## BEGIN Data listing
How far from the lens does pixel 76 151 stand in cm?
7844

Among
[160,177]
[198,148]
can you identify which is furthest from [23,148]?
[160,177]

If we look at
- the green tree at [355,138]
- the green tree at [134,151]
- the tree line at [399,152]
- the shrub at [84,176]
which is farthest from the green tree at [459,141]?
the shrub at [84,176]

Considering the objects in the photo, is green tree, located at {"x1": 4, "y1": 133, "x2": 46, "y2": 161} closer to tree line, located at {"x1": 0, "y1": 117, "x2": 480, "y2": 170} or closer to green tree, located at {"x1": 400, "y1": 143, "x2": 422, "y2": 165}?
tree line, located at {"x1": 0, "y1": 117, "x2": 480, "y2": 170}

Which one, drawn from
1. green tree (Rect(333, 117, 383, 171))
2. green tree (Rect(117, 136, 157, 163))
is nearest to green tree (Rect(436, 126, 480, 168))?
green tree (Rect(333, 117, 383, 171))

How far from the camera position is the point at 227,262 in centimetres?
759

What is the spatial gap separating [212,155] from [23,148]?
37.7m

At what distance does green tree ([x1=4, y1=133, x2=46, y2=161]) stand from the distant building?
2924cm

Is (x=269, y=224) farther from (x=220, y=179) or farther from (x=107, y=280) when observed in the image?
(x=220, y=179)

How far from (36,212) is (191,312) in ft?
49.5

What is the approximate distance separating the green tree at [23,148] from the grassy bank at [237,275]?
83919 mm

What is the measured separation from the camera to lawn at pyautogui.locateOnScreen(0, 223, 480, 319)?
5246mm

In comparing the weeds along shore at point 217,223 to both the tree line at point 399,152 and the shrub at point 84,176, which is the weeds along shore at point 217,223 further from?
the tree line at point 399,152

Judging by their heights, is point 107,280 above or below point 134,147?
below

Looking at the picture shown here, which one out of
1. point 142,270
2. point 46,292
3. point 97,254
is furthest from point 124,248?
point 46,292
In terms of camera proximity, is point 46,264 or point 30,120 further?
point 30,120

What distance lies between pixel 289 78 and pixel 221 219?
## END Data listing
Return every line from the one holding "Considering the objects" through the end of the data, exactly as it appears, with both ends kept and nothing else.

Considering the objects in the photo, is green tree, located at {"x1": 4, "y1": 133, "x2": 46, "y2": 161} closer to tree line, located at {"x1": 0, "y1": 117, "x2": 480, "y2": 170} or closer to green tree, located at {"x1": 400, "y1": 143, "x2": 422, "y2": 165}?
tree line, located at {"x1": 0, "y1": 117, "x2": 480, "y2": 170}

Which one, drawn from
1. green tree (Rect(333, 117, 383, 171))
2. green tree (Rect(117, 136, 157, 163))
is nearest to green tree (Rect(436, 126, 480, 168))?
green tree (Rect(333, 117, 383, 171))

How far from the camera position is the point at 227,262 in centimetres?
759

What is the spatial gap separating [212,155] from [23,148]?
37.7m

At what distance does green tree ([x1=4, y1=133, x2=46, y2=161]) stand from the distant building?
2924cm

Is (x=269, y=224) farther from (x=220, y=179) or farther from (x=107, y=280) when observed in the image?
(x=220, y=179)

How far from (36,212) is (191,312) in ft?
49.5

What is the approximate distance separating the green tree at [23,148] from the grassy bank at [237,275]?
83919 mm

What is the measured separation from the camera to lawn at pyautogui.locateOnScreen(0, 223, 480, 319)?
5246mm

In comparing the weeds along shore at point 217,223 to both the tree line at point 399,152 and the shrub at point 84,176, which is the weeds along shore at point 217,223 further from?
the tree line at point 399,152

Judging by their heights, is point 107,280 above or below point 134,147?
below

Looking at the picture shown here, which one out of
1. point 142,270
2. point 46,292
3. point 97,254
is furthest from point 124,248?
point 46,292
In terms of camera proximity, is point 46,264 or point 30,120 further?
point 30,120

What distance lies between pixel 289 78 and pixel 221 219?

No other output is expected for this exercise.